A factory keyword will let you do this: factory=lambda: collections.defaultdict(lambda: 0). This is explicit and hopefully easy enough to understand.

bartvm · 2015-03-15T22:08:41Z

I agree it's more explicit and robust.

How would you want to deal with mappings that don't support update and copy? For copy I guess you could switch from d.copy() to copy.copy(d), but not using update is quite a bit slower than doing it manually:

In [135]: def update(d1, d2):
    for k, v in d2.iteritems():
        d1[k] = v

In [137]: d1 = {i: i +1 for i in range(1000)}

In [138]: d2 = {i: i +1 for i in range(1000)}

In [139]: %timeit update(d1, d2)
10000 loops, best of 3: 63.9 µs per loop

In [140]: %timeit d1.update(d2)
10000 loops, best of 3: 20.6 µs per loop

Maybe something like this?

def update(d1, d2):
    if callable(getattr(d1, 'update', None)):
        d1.update(d2)
    else:
        for k, v in d2.iteritems():
            d1[k] = v

bartvm · 2015-03-25T00:40:17Z

New version with factory keyword argument instead of type(d). Made it compatible with the mapping protocol, so .copy -> copy.copy and .update to my suggestion from #232 (comment), which seemed fast enough:

In [1]: def update(d1, d2):
    if callable(getattr(d1, 'update', None)):
        d1.update(d2)
    else:
        for k, v in d2.iteritems():
            d1[k] = v

In [2]: d1 = {i: i +1 for i in range(1000)}

In [3]: d2 = {i: i +1 for i in range(1000)}

In [4]: %timeit update(d1, d2)
10000 loops, best of 3: 20.3 µs per loop

In [5]: %timeit d1.update(d2)
10000 loops, best of 3: 19.9 µs per loop

eriknw · 2015-03-25T03:57:00Z

Very cool.

… method

bartvm · 2015-03-25T04:25:25Z

After having a closer look I'd actually suggest switching back to the update method. It's part of the MutableMapping protocol, and update is only used in merge, where we can assume that the mapping used is mutable (it must be).

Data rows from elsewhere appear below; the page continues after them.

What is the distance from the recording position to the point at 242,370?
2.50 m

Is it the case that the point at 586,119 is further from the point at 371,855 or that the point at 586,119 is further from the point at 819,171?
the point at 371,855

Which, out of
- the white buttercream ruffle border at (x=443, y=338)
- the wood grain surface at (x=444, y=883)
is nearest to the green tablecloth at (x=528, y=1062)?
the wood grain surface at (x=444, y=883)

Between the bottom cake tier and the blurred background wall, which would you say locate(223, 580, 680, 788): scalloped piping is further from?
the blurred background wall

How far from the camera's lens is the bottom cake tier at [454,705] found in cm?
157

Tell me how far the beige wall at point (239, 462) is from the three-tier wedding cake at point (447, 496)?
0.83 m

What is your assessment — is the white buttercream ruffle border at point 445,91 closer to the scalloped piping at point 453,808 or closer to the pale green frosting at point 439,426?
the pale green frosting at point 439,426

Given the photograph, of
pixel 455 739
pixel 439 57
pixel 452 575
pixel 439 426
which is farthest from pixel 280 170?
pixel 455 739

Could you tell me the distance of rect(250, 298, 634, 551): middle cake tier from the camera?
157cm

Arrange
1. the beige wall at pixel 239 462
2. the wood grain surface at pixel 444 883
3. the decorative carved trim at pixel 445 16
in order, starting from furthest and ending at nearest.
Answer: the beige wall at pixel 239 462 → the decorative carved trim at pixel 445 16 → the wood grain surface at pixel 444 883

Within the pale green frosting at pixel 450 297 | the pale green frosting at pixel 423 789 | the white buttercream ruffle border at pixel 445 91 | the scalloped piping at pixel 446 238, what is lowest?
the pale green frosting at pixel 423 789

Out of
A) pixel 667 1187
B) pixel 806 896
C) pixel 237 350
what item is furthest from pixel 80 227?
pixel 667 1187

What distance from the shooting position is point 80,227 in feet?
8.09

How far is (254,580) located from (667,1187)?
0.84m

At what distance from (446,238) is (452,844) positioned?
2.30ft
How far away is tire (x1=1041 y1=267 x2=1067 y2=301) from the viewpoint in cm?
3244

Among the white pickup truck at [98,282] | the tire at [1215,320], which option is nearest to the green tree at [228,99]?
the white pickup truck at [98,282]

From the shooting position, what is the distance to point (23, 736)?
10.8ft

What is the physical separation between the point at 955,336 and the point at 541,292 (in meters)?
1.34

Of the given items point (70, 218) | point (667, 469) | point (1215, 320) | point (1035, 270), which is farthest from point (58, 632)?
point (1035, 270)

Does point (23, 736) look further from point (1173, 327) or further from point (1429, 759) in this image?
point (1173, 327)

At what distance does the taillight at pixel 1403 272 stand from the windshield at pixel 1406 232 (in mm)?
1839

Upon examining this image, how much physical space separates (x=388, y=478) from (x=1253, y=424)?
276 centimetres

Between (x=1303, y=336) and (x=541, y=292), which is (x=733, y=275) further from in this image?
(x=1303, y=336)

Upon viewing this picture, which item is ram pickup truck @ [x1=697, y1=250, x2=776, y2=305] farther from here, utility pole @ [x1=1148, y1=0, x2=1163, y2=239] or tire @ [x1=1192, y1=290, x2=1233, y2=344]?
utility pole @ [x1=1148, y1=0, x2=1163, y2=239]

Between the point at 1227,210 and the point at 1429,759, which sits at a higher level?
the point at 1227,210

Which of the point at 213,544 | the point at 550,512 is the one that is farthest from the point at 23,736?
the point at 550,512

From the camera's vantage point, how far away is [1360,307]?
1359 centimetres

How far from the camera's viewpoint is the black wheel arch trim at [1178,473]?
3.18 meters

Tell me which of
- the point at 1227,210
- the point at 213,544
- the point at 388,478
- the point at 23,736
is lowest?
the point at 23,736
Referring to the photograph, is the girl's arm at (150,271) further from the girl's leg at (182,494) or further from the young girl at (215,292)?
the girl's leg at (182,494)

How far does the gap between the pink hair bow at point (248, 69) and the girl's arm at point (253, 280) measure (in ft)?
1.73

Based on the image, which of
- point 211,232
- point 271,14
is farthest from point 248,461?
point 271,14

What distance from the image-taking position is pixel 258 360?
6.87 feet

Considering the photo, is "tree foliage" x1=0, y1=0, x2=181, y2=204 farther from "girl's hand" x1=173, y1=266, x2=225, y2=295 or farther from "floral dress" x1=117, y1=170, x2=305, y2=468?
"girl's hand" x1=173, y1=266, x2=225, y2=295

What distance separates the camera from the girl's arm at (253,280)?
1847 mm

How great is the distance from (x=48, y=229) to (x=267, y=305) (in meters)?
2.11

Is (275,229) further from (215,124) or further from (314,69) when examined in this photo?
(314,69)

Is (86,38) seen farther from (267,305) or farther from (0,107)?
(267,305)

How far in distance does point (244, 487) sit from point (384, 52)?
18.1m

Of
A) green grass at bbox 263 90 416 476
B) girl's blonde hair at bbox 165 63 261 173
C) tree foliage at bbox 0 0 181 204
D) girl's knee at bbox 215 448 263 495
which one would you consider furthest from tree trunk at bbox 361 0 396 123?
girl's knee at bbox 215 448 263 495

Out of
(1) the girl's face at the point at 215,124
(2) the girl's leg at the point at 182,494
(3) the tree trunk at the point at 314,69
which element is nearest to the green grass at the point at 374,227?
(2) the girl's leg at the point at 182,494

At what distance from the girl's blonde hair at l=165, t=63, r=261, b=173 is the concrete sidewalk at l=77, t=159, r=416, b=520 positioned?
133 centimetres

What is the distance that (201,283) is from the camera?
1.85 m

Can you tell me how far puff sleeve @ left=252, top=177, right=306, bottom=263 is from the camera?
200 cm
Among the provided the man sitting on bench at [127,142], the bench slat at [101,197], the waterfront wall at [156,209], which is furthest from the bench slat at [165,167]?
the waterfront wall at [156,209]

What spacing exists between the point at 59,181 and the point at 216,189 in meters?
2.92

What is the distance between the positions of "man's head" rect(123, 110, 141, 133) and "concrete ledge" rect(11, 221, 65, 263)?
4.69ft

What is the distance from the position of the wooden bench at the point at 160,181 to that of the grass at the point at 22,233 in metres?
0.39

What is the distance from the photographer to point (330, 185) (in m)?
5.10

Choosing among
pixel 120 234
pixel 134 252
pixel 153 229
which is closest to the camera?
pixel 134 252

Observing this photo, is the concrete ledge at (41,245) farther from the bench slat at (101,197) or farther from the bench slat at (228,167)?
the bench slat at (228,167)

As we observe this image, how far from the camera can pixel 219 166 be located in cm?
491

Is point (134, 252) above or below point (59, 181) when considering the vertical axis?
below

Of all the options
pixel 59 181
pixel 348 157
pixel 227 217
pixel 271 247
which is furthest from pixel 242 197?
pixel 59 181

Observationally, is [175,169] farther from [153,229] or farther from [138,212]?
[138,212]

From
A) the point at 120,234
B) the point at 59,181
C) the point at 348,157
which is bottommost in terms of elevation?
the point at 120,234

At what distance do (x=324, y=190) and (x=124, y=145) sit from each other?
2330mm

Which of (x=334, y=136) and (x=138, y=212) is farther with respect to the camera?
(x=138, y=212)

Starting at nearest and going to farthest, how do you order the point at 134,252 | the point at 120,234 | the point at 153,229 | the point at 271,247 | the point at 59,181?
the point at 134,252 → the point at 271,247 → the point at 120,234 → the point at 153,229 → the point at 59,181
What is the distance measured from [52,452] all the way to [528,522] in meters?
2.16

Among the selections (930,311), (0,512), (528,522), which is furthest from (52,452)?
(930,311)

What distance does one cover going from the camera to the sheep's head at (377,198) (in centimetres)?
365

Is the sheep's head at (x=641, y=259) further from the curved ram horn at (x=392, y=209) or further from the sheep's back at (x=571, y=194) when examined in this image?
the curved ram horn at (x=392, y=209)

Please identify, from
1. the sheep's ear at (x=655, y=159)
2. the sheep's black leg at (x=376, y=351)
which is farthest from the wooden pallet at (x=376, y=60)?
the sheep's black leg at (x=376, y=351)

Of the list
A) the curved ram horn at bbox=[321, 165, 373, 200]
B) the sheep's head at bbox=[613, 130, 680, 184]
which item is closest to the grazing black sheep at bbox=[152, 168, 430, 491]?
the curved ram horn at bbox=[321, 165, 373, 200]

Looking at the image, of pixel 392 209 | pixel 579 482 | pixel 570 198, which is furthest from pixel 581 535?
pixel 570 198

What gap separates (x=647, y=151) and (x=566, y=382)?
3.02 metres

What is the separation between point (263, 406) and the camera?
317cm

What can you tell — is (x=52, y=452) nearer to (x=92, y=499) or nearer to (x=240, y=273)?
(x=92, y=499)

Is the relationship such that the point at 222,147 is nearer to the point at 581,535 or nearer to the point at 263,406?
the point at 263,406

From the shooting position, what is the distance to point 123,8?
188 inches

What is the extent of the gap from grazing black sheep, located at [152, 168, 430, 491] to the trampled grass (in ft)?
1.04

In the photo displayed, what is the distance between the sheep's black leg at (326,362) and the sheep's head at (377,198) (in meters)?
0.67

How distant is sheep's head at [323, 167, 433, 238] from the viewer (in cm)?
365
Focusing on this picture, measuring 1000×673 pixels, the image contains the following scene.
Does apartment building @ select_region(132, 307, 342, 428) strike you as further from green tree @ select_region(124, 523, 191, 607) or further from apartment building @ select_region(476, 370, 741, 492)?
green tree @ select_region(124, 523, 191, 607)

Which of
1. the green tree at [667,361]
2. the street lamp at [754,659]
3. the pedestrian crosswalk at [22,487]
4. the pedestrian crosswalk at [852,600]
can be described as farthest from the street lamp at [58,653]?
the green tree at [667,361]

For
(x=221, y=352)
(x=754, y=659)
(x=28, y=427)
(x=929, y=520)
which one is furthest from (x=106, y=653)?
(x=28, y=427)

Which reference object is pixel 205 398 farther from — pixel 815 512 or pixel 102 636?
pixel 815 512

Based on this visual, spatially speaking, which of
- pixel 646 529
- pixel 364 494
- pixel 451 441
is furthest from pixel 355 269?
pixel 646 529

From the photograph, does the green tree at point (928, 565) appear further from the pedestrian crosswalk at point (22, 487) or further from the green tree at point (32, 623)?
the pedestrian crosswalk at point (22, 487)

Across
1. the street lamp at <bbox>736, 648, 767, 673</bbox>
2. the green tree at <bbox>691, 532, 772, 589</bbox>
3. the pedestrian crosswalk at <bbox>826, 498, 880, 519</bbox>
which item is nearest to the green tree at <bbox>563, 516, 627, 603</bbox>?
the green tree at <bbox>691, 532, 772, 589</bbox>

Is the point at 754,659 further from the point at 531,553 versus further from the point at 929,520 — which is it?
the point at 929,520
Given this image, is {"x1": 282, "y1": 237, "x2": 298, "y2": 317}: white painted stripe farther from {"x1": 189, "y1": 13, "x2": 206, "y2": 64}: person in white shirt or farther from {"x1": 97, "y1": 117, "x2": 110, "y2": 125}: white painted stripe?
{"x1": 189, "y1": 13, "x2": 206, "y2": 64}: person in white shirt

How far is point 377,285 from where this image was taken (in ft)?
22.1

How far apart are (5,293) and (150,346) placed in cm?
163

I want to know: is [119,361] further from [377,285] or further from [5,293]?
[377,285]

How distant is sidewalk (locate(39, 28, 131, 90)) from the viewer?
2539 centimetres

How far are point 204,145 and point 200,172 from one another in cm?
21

I made that change and all tests should pass now. Let me know if you'd like to see any other changes.

eriknw · 2015-03-25T04:54:26Z

Oh, you're right about that. Thanks for being pedantic. I was looking at Mapping, not MutableMapping.

We should check to see if anything needs done for toolz.curried or toolz.curried_exceptions. Presumably, it should be easy to curry or partial everything in toolz.dicttoolz to use a different factory.

We should probably mention this in the documentation somewhere too.

This looks pretty good to me. @mrocklin, thoughts?

eriknw · 2015-03-25T04:56:25Z

Would you like to add yourself to AUTHORS.md, @bartvm? Welcome to PyToolz!

bartvm · 2015-03-25T13:40:30Z

Cool, I will, thanks!

Currying is problematic for merge and merge_with, because they unpack their arguments (so merge() without any arguments works just fine and returns {}). This means curry can't tell whether merge(factory=defaultdict) is a partial application or not, and simply returns an empty defaultdict.

You could force merge/merge_with to take at least one input by changing the signature, but I think it's probably preferable that merge works even with merge(*()).

mrocklin · 2015-03-25T14:45:39Z

Seems good to me. It's a nice approach. Explicitness as release valve.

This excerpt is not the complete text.